:: Data excerpts ::

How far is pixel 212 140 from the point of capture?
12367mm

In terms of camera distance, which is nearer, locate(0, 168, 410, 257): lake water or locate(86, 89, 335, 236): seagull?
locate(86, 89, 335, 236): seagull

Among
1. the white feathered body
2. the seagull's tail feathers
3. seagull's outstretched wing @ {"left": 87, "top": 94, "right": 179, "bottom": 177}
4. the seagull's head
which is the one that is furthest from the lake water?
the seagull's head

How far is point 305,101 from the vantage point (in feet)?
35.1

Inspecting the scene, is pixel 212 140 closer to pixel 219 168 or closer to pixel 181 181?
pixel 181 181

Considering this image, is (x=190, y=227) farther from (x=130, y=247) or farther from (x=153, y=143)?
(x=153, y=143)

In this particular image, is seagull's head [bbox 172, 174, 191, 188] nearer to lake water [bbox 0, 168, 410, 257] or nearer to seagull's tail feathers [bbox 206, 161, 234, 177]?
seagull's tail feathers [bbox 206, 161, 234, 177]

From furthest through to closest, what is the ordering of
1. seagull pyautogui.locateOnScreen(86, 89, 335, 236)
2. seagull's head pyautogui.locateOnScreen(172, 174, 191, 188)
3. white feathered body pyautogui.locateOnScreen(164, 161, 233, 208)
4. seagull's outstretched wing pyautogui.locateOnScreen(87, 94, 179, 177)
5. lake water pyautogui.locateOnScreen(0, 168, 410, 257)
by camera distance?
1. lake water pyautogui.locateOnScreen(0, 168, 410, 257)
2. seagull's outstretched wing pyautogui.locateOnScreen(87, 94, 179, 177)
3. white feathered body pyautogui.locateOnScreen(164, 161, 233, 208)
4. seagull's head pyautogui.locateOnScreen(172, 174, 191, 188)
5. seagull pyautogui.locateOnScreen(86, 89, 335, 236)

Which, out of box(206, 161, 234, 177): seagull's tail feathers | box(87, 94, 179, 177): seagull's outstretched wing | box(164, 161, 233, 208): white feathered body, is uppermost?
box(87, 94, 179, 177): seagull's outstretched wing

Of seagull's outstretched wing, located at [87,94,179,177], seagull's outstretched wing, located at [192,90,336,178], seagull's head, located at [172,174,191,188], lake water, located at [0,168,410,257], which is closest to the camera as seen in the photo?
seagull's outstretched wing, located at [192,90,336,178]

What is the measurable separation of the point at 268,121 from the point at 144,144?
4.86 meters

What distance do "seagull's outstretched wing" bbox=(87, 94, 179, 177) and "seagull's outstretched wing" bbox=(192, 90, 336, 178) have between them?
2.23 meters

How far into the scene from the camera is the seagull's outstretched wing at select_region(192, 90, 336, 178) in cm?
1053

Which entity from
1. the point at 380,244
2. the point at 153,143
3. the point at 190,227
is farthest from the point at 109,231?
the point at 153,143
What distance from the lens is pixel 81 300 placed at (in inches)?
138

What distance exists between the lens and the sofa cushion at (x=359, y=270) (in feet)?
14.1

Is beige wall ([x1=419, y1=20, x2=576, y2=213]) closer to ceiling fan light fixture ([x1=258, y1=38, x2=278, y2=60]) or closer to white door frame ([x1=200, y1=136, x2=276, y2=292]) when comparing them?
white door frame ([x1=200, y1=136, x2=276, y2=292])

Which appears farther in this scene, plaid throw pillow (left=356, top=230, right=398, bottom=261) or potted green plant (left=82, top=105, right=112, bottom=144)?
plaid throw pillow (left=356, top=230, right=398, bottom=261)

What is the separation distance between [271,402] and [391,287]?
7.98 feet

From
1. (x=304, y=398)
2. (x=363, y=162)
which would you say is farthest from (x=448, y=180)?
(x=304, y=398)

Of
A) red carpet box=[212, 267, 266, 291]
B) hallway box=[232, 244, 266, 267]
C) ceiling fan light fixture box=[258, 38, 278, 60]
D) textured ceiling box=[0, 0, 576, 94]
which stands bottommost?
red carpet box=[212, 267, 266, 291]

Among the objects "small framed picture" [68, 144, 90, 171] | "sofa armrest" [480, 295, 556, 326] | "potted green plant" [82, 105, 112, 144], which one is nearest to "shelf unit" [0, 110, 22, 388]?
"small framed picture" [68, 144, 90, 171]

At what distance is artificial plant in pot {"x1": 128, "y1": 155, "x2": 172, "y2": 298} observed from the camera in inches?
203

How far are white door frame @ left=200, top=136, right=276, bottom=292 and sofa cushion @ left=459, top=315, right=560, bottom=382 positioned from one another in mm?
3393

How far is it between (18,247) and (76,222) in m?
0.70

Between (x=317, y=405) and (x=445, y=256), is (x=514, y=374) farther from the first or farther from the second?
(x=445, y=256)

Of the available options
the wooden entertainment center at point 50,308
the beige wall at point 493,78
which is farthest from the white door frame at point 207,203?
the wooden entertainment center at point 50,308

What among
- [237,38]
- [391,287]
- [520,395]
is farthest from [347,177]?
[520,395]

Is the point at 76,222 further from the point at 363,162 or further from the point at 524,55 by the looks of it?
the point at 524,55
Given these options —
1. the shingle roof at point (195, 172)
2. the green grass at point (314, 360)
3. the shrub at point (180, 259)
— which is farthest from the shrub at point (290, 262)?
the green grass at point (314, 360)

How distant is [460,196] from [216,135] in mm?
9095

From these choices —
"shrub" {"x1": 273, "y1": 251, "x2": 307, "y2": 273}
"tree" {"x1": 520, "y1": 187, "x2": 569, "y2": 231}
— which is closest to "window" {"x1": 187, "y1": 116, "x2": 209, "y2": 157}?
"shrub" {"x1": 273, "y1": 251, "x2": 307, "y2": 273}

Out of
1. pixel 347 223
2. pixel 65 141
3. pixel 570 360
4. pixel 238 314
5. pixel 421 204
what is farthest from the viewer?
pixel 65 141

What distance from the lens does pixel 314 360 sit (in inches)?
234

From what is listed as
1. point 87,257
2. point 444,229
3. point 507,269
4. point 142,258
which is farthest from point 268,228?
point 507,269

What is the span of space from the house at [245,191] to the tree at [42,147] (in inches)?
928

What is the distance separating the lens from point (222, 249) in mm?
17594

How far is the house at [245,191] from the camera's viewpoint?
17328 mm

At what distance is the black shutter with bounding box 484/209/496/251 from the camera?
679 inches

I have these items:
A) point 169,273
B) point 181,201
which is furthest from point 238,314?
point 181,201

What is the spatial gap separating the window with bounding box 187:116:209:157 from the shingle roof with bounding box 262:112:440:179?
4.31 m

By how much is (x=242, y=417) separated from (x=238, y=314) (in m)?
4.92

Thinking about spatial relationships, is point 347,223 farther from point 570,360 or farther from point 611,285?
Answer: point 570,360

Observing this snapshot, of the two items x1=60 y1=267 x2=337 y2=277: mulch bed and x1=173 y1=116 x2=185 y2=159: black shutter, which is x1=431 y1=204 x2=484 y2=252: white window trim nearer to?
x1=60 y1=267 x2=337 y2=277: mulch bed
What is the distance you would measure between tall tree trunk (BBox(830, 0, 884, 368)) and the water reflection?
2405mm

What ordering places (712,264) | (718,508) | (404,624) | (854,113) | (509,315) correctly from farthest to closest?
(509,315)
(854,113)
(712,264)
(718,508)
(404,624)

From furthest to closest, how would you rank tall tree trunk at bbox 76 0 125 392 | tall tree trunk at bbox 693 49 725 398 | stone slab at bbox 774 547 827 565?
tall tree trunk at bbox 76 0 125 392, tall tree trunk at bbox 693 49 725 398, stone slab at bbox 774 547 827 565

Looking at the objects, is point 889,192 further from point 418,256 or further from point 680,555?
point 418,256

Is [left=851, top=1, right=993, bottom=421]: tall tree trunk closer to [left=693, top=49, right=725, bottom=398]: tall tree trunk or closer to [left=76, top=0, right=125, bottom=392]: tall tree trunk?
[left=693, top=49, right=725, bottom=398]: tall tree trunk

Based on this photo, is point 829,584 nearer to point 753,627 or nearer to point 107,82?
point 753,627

:::

_What is expected_. Every entry should be printed again exactly as it stands.

_Response below_.
How far is pixel 212 140 from the point of capture?
12367mm

In terms of camera distance, which is nearer, locate(0, 168, 410, 257): lake water or locate(86, 89, 335, 236): seagull?
locate(86, 89, 335, 236): seagull

Among
1. the white feathered body
2. the seagull's tail feathers
3. seagull's outstretched wing @ {"left": 87, "top": 94, "right": 179, "bottom": 177}
4. the seagull's head
which is the one that is furthest from the lake water?
the seagull's head

How far is point 305,101 from the vantage point (in feet)?
35.1

Inspecting the scene, is pixel 212 140 closer to pixel 219 168 or closer to pixel 181 181?
pixel 181 181

Considering this image, is (x=190, y=227) farther from (x=130, y=247) or farther from (x=153, y=143)?
(x=153, y=143)

In this particular image, is seagull's head [bbox 172, 174, 191, 188] nearer to lake water [bbox 0, 168, 410, 257] or nearer to seagull's tail feathers [bbox 206, 161, 234, 177]?
seagull's tail feathers [bbox 206, 161, 234, 177]

From furthest through to closest, what is the ordering of
1. seagull pyautogui.locateOnScreen(86, 89, 335, 236)
2. seagull's head pyautogui.locateOnScreen(172, 174, 191, 188)
3. white feathered body pyautogui.locateOnScreen(164, 161, 233, 208)
4. seagull's outstretched wing pyautogui.locateOnScreen(87, 94, 179, 177)
5. lake water pyautogui.locateOnScreen(0, 168, 410, 257)
by camera distance?
1. lake water pyautogui.locateOnScreen(0, 168, 410, 257)
2. seagull's outstretched wing pyautogui.locateOnScreen(87, 94, 179, 177)
3. white feathered body pyautogui.locateOnScreen(164, 161, 233, 208)
4. seagull's head pyautogui.locateOnScreen(172, 174, 191, 188)
5. seagull pyautogui.locateOnScreen(86, 89, 335, 236)

Which, out of box(206, 161, 234, 177): seagull's tail feathers | box(87, 94, 179, 177): seagull's outstretched wing | box(164, 161, 233, 208): white feathered body, is uppermost?
box(87, 94, 179, 177): seagull's outstretched wing

Of seagull's outstretched wing, located at [87,94,179,177], seagull's outstretched wing, located at [192,90,336,178], seagull's head, located at [172,174,191,188], lake water, located at [0,168,410,257], which is closest to the camera as seen in the photo?
seagull's outstretched wing, located at [192,90,336,178]

What is the measurable separation of the point at 268,121 from the point at 144,144?
4.86 meters

What distance do "seagull's outstretched wing" bbox=(87, 94, 179, 177) and "seagull's outstretched wing" bbox=(192, 90, 336, 178) have between them?
2.23 meters

How far into the scene from the camera is the seagull's outstretched wing at select_region(192, 90, 336, 178) in cm?
1053

Which entity from
1. the point at 380,244
2. the point at 153,143
3. the point at 190,227
is farthest from the point at 109,231?
the point at 153,143
What distance from the lens is pixel 81 300 placed at (in inches)?
138

What distance exists between the lens and the sofa cushion at (x=359, y=270) (in feet)?
14.1

Is beige wall ([x1=419, y1=20, x2=576, y2=213]) closer to ceiling fan light fixture ([x1=258, y1=38, x2=278, y2=60]) or closer to white door frame ([x1=200, y1=136, x2=276, y2=292]) when comparing them?
white door frame ([x1=200, y1=136, x2=276, y2=292])

Which appears farther in this scene, plaid throw pillow (left=356, top=230, right=398, bottom=261) or potted green plant (left=82, top=105, right=112, bottom=144)?
plaid throw pillow (left=356, top=230, right=398, bottom=261)

What is the separation distance between [271,402] and [391,287]?
7.98 feet

From
1. (x=304, y=398)
2. (x=363, y=162)
which would you say is farthest from (x=448, y=180)?
(x=304, y=398)

Of
A) red carpet box=[212, 267, 266, 291]
B) hallway box=[232, 244, 266, 267]
C) ceiling fan light fixture box=[258, 38, 278, 60]
D) textured ceiling box=[0, 0, 576, 94]
which stands bottommost?
red carpet box=[212, 267, 266, 291]

Among the objects "small framed picture" [68, 144, 90, 171] | "sofa armrest" [480, 295, 556, 326] | "potted green plant" [82, 105, 112, 144], which one is nearest to "shelf unit" [0, 110, 22, 388]?
"small framed picture" [68, 144, 90, 171]

At what distance is artificial plant in pot {"x1": 128, "y1": 155, "x2": 172, "y2": 298} observed from the camera in inches?
203

How far are white door frame @ left=200, top=136, right=276, bottom=292 and sofa cushion @ left=459, top=315, right=560, bottom=382 positioned from one another in mm?
3393

How far is it between (18,247) and (76,222) in m?
0.70

Between (x=317, y=405) and (x=445, y=256), is (x=514, y=374) farther from the first or farther from the second?
(x=445, y=256)

Of the available options
the wooden entertainment center at point 50,308
the beige wall at point 493,78
which is farthest from the white door frame at point 207,203?
the wooden entertainment center at point 50,308

What among
- [237,38]
- [391,287]
- [520,395]
is farthest from [347,177]?
[520,395]

Is the point at 76,222 further from the point at 363,162 or further from the point at 524,55 by the looks of it?
the point at 524,55
Given these options —
1. the shingle roof at point (195, 172)
2. the green grass at point (314, 360)
3. the shrub at point (180, 259)
— which is farthest from the shrub at point (290, 262)?
the green grass at point (314, 360)

How distant is [460,196] from [216,135] in mm?
9095

From these choices —
"shrub" {"x1": 273, "y1": 251, "x2": 307, "y2": 273}
"tree" {"x1": 520, "y1": 187, "x2": 569, "y2": 231}
— which is closest to "window" {"x1": 187, "y1": 116, "x2": 209, "y2": 157}?
"shrub" {"x1": 273, "y1": 251, "x2": 307, "y2": 273}

Out of
1. pixel 347 223
2. pixel 65 141
3. pixel 570 360
4. pixel 238 314
5. pixel 421 204
what is farthest from the viewer?
pixel 65 141

What distance from the lens does pixel 314 360 sit (in inches)?
234

From what is listed as
1. point 87,257
2. point 444,229
3. point 507,269
4. point 142,258
which is farthest from point 268,228?
point 507,269

What is the span of space from the house at [245,191] to the tree at [42,147] (in inches)?
928

What is the distance separating the lens from point (222, 249) in mm?
17594

How far is the house at [245,191] from the camera's viewpoint?
17328 mm

At what distance is the black shutter with bounding box 484/209/496/251 from the camera?
679 inches

I have these items:
A) point 169,273
B) point 181,201
which is furthest from point 238,314?
point 181,201

What is the spatial gap separating the window with bounding box 187:116:209:157 from the shingle roof with bounding box 262:112:440:179?
4.31 m

By how much is (x=242, y=417) separated from (x=238, y=314) (in m)?
4.92

Thinking about spatial relationships, is point 347,223 farther from point 570,360 or farther from point 611,285?
Answer: point 570,360

Observing this snapshot, of the two items x1=60 y1=267 x2=337 y2=277: mulch bed and x1=173 y1=116 x2=185 y2=159: black shutter, which is x1=431 y1=204 x2=484 y2=252: white window trim nearer to?
x1=60 y1=267 x2=337 y2=277: mulch bed
What is the distance you would measure between tall tree trunk (BBox(830, 0, 884, 368)) and the water reflection?
2405mm

What ordering places (712,264) | (718,508) | (404,624) | (854,113) | (509,315) correctly from farthest to closest?
(509,315)
(854,113)
(712,264)
(718,508)
(404,624)

From furthest to closest, how would you rank tall tree trunk at bbox 76 0 125 392 | tall tree trunk at bbox 693 49 725 398 | stone slab at bbox 774 547 827 565?
tall tree trunk at bbox 76 0 125 392, tall tree trunk at bbox 693 49 725 398, stone slab at bbox 774 547 827 565

Looking at the objects, is point 889,192 further from point 418,256 or further from point 680,555?
point 418,256

Is [left=851, top=1, right=993, bottom=421]: tall tree trunk closer to [left=693, top=49, right=725, bottom=398]: tall tree trunk or closer to [left=76, top=0, right=125, bottom=392]: tall tree trunk?
[left=693, top=49, right=725, bottom=398]: tall tree trunk

Based on this photo, is point 829,584 nearer to point 753,627 or nearer to point 107,82?
point 753,627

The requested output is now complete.